Gramoun...

18 novembre 2004

Maintenant que tu te reposes après une vie sacrément remplie, maintenant que je te devine entrain, tranquillement, de te repasser le film de tout ce que tu as légué à ton île, moi qui ne t’ai jamais rencontré, permets que je te consacre mon billet de ce jour.
Tu appartiens à cette race de Réunionnais qui, toute leur vie durant, ont eu à se battre pour exister. Tu as eu à te battre, tout d’abord “pour manger” comme on dit. Pour que l’on te respecte et que l’on ne te marche pas sur les pieds, que tu puisses être qui tu étais. J’ai lu, il y a deux ou trois jours, que tu avais été au Parti. Cela m’a fait chaud au cœur. Normal...
Tu as eu à te battre aussi pour affronter la mode des époques “surboum” où les disques de la chanson française étaient les seuls et rares supports matériels de la musique offerte à notre jeunesse. Tu ne pouvais pas l’ignorer et sans doute as-tu eu l’intelligence de vivre ton parcours, conscient que ton énergie devait être totalement consacrée à donner du corps à ce rythme qui s’enflait en ton âme et dont tu sentais qu’il était lave de volcan à la recherche du chemin où s’épancher.
Tu as eu à te battre alors pour oser t’exprimer, toi le descendant de ceux qui ont toujours été placés dessous, t’exprimer à haute voix, sous le chapeau qui te permettait parfois de te décoiffer pour saluer les autres. Te battre, toujours se battre...
Et lorsque tu avais su entraîner avec toi ton immense famille, le plus dur restait à faire : résister en haut d’une affiche qui était offerte aux autres belles musiques du monde, je veux parler de celles qui ont elles aussi une âme et que tu aimais toi aussi fredonner.
J’ai vu que Paul t’a adressé depuis Paris où il se trouvait quand tu as fermé les yeux, un mot plein de reconnaissance pour la dimension que tu as su donner à une bataille commencée et menée dans les menaces d’une époque dont certains ont oublié qu’elle fut répression et interdiction de ce qui était jugé subversif. C’est que tu t’initiais à la subversion, mon vieux !
Tu dus être rebelle pour y aller malgré tout et mériter aujourd’hui la une de nos journaux, des messages à gogo et l’église où résonnait mardi la chaude voix de Danyèl Waro.
Tu sus être rebelle.

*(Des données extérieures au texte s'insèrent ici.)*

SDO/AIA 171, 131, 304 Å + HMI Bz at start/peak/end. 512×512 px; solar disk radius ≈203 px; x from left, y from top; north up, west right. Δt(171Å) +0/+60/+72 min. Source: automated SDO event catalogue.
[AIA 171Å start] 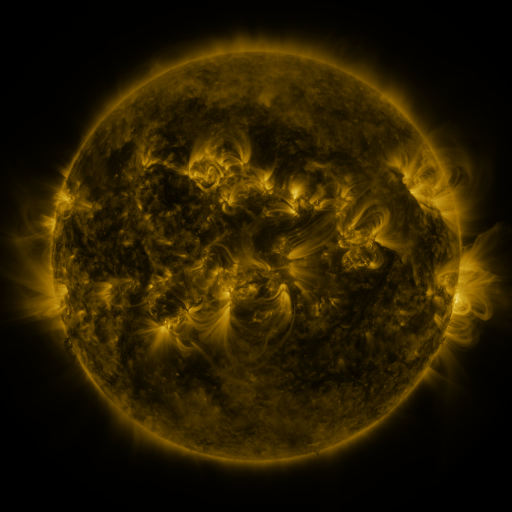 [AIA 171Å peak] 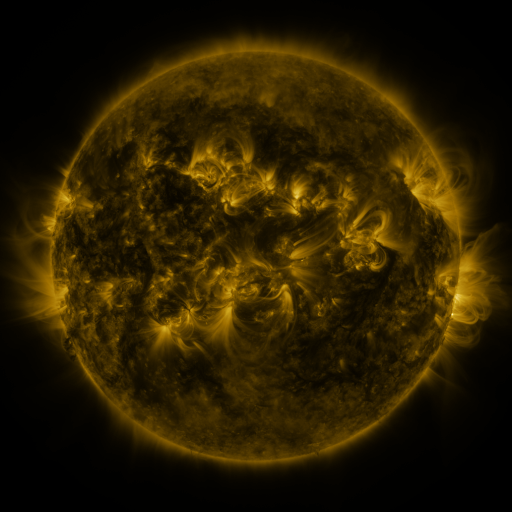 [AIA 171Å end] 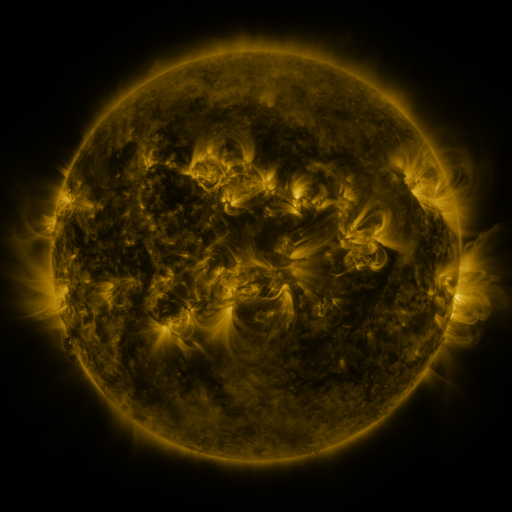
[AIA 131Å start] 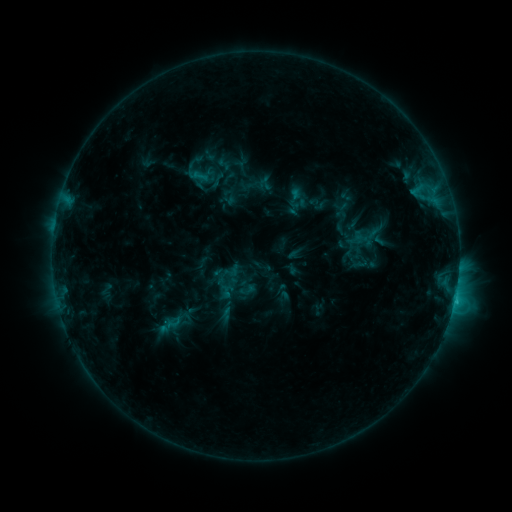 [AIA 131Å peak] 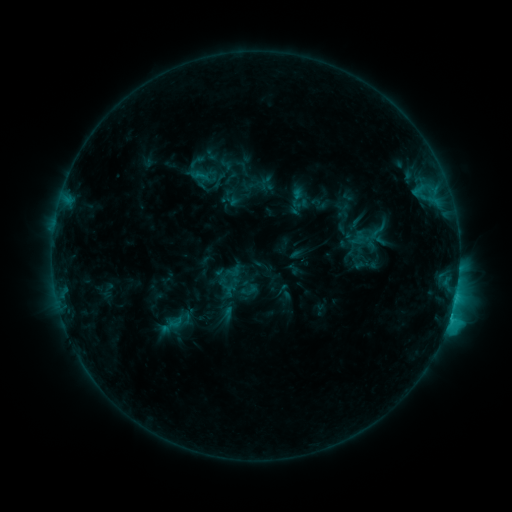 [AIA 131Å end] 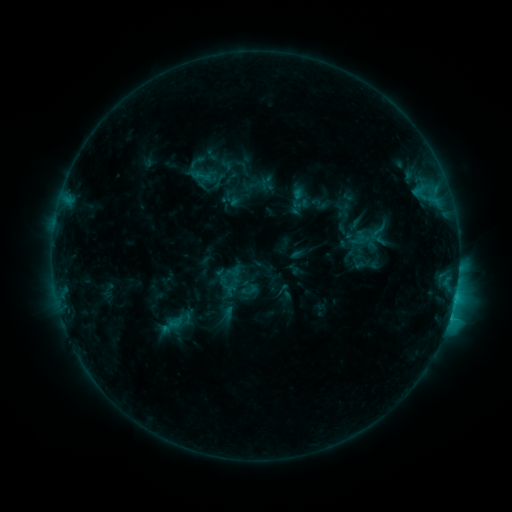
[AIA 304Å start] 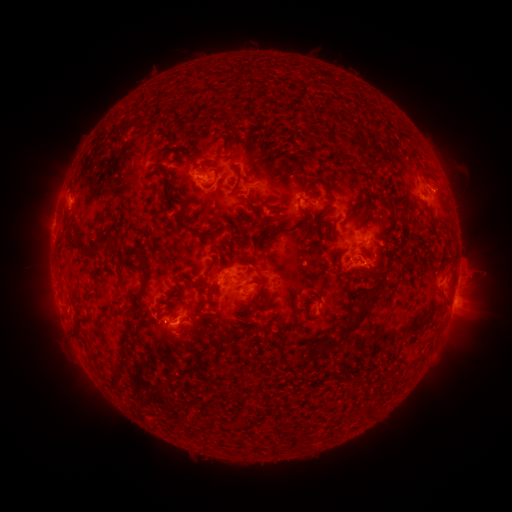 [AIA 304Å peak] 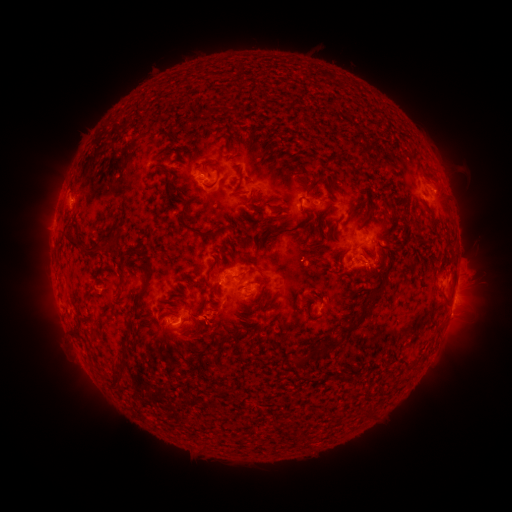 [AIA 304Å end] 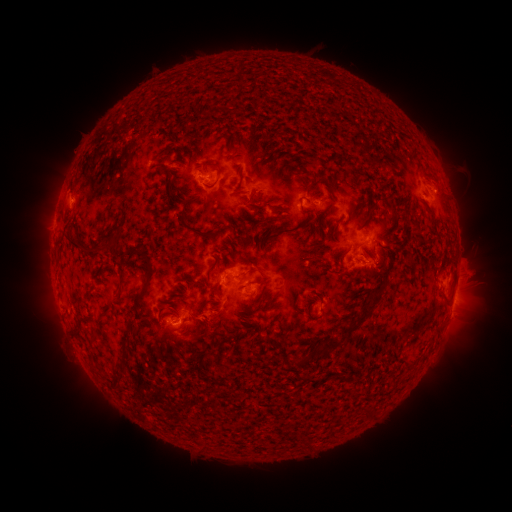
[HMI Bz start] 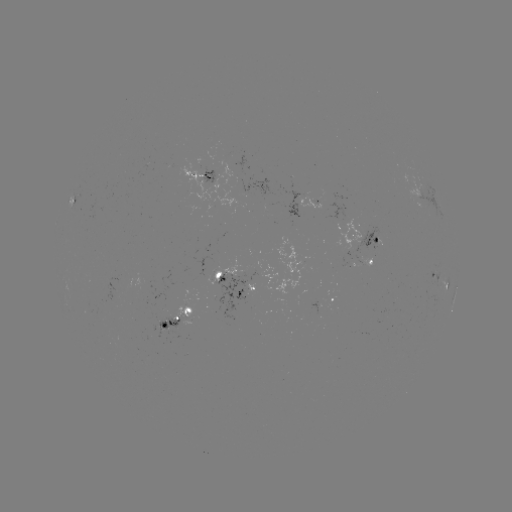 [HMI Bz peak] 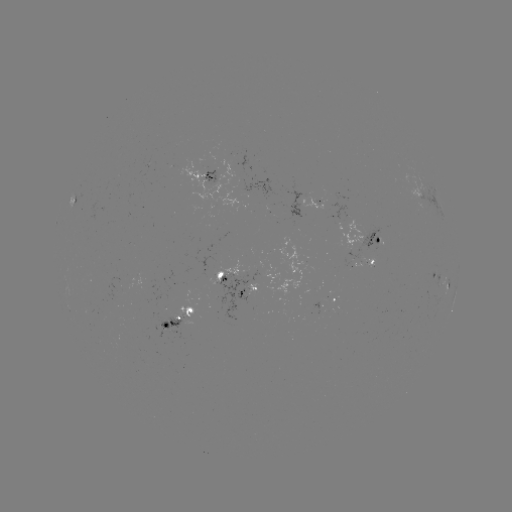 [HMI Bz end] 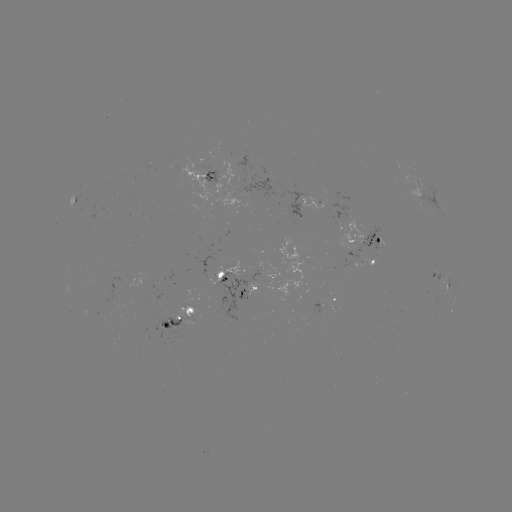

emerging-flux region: <bbox>242, 177, 273, 205</bbox>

Et tu as gagné comme gagnent toujours ceux qui ne savent pas être conformistes et, je te le redis, choisissent d’être rebelles.
Rebelle ? Tiens, tu me fais penser à Laurent, rebelle lui aussi, rebelle qui se plaisait à toujours évoquer notre passé pour mieux mériter d’appartenir à notre avenir. Et si, au hasard d’un rythme qui, là où tu es, entraîne demain vos âmes, tu croises son chemin, je sais que tu seras comblé de pouvoir avec lui échanger.
Allez, adieu, Gramoun... et bonne et longue route.